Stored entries
◇ ◇ ◇ ◇

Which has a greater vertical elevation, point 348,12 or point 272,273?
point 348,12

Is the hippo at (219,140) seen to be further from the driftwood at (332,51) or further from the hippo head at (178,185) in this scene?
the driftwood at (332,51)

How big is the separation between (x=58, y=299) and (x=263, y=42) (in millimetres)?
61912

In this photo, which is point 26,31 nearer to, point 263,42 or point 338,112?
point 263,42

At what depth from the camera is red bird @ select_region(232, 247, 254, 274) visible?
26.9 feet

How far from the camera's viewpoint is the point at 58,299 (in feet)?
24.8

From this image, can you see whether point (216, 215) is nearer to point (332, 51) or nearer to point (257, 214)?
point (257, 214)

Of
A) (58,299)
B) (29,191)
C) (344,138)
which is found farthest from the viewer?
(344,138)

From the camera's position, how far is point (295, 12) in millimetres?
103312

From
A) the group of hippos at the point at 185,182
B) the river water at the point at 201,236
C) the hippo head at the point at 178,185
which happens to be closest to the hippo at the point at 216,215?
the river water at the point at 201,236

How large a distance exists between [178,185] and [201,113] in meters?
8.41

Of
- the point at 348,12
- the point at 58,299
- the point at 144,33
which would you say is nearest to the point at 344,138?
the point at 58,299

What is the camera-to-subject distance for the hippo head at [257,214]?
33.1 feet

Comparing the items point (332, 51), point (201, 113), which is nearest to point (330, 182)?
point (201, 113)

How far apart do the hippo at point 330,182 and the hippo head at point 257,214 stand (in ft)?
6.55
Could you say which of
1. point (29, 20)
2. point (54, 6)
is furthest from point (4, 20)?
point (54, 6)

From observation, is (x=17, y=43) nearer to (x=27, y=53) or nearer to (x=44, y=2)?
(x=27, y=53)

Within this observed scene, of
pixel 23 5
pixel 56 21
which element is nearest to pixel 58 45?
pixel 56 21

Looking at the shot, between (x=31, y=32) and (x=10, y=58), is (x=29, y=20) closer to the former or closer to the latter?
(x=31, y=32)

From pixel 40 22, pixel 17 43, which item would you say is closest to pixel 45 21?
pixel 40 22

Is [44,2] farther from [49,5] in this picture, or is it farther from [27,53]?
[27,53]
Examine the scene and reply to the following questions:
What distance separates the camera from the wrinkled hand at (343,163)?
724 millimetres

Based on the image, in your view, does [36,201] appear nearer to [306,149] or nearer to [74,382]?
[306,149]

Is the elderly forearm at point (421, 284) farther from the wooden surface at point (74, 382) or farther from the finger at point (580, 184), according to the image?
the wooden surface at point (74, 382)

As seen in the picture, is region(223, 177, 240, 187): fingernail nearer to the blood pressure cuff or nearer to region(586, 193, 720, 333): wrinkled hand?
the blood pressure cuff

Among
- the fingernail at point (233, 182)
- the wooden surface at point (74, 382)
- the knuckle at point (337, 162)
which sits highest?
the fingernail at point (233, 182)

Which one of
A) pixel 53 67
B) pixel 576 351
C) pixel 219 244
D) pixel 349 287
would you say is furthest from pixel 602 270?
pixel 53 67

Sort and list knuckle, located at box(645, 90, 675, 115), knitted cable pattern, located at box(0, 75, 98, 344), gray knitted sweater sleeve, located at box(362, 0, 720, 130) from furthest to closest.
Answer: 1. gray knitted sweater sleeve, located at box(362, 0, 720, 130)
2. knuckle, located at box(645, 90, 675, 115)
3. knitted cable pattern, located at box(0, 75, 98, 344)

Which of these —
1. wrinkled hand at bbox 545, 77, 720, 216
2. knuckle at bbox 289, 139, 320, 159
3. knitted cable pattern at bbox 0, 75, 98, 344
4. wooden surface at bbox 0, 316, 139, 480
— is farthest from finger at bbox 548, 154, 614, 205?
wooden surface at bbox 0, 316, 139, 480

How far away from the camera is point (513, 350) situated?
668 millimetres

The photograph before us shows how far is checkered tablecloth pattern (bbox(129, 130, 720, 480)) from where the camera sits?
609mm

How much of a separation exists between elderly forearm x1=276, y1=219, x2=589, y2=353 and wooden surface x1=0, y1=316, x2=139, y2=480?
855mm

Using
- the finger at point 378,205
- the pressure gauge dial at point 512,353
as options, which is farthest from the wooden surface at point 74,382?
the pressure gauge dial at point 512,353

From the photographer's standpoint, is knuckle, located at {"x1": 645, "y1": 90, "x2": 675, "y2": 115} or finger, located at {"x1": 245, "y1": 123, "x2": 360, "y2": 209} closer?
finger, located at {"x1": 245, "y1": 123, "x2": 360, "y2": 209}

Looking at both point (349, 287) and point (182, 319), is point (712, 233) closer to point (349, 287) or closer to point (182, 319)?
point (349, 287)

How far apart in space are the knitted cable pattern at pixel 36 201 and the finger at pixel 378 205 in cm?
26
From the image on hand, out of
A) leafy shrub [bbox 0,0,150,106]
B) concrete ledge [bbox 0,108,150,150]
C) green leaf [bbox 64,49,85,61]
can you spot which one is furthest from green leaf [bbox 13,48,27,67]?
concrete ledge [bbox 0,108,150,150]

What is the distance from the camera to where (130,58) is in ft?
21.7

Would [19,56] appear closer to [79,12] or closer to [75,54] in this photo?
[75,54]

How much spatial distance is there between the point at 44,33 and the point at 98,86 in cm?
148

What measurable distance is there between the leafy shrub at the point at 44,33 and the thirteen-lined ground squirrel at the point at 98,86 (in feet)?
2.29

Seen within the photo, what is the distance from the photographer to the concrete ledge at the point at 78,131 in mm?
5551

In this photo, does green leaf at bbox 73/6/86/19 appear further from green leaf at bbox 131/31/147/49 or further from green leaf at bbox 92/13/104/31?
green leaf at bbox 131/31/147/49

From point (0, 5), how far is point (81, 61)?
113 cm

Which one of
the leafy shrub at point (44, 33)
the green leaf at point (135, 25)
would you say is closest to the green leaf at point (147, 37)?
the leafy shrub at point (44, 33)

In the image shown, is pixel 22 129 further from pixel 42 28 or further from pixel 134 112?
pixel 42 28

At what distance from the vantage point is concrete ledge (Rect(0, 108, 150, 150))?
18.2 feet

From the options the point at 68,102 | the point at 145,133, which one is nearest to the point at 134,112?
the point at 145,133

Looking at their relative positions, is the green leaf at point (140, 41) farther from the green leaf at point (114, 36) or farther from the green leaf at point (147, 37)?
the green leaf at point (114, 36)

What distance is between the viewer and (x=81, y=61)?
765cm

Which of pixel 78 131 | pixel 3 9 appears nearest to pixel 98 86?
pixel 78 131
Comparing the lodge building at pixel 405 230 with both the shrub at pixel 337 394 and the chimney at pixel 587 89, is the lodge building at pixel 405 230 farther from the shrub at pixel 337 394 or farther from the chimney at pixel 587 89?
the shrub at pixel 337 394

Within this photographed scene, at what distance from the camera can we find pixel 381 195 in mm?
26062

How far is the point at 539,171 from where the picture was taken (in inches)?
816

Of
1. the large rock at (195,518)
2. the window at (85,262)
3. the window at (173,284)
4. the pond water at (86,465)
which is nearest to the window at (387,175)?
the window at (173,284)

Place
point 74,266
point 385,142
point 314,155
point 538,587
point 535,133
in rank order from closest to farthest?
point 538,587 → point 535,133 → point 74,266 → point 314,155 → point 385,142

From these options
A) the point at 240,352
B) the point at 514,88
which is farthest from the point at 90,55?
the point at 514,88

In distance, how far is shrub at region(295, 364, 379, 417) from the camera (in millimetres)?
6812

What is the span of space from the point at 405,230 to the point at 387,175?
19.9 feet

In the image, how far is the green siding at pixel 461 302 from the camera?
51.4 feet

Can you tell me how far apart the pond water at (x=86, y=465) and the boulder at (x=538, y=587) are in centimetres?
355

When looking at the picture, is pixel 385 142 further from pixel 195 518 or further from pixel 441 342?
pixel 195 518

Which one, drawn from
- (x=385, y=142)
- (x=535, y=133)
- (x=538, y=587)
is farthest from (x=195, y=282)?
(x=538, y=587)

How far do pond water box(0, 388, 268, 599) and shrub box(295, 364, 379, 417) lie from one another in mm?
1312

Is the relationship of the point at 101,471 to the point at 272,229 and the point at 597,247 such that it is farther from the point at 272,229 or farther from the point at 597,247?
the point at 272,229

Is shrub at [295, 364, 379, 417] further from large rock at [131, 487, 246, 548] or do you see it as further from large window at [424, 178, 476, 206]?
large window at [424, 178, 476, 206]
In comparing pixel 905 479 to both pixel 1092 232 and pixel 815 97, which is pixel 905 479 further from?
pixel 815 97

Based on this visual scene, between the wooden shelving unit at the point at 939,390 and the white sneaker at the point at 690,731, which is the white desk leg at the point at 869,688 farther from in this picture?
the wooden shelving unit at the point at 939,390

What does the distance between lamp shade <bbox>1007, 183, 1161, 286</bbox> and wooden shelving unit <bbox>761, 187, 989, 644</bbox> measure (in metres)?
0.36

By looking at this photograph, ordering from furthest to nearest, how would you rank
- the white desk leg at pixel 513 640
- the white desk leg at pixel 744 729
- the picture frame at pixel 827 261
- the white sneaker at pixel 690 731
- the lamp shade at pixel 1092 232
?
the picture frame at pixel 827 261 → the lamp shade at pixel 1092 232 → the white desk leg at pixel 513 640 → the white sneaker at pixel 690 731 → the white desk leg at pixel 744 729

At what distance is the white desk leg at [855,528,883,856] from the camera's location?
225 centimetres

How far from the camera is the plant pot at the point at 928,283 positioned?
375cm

◇ ◇ ◇ ◇

• **Task**
Copy out the part of the records that opens with the line containing "Is shrub at [295, 364, 379, 417]" and closes at the end of the records, replacing "plant pot" with "flower pot" and leaving everything else unchanged.

• **Right answer**
Is shrub at [295, 364, 379, 417] further from large rock at [131, 487, 246, 548] or do you see it as further from large window at [424, 178, 476, 206]?
large window at [424, 178, 476, 206]
In comparing pixel 905 479 to both pixel 1092 232 and pixel 815 97, which is pixel 905 479 further from?
pixel 815 97

Based on this visual scene, between the wooden shelving unit at the point at 939,390 and the white sneaker at the point at 690,731, which is the white desk leg at the point at 869,688 farther from in this picture?
the wooden shelving unit at the point at 939,390

What does the distance between lamp shade <bbox>1007, 183, 1161, 286</bbox> and wooden shelving unit <bbox>761, 187, 989, 644</bbox> measure (in metres)?
0.36

By looking at this photograph, ordering from furthest to nearest, how would you rank
- the white desk leg at pixel 513 640
- the white desk leg at pixel 744 729
- the picture frame at pixel 827 261
- the white sneaker at pixel 690 731
- the lamp shade at pixel 1092 232
?
the picture frame at pixel 827 261 → the lamp shade at pixel 1092 232 → the white desk leg at pixel 513 640 → the white sneaker at pixel 690 731 → the white desk leg at pixel 744 729

At what distance is the white desk leg at [855,528,883,856] from the camera's location?
225 centimetres

How far from the camera is the flower pot at the point at 928,283 positioned?
375cm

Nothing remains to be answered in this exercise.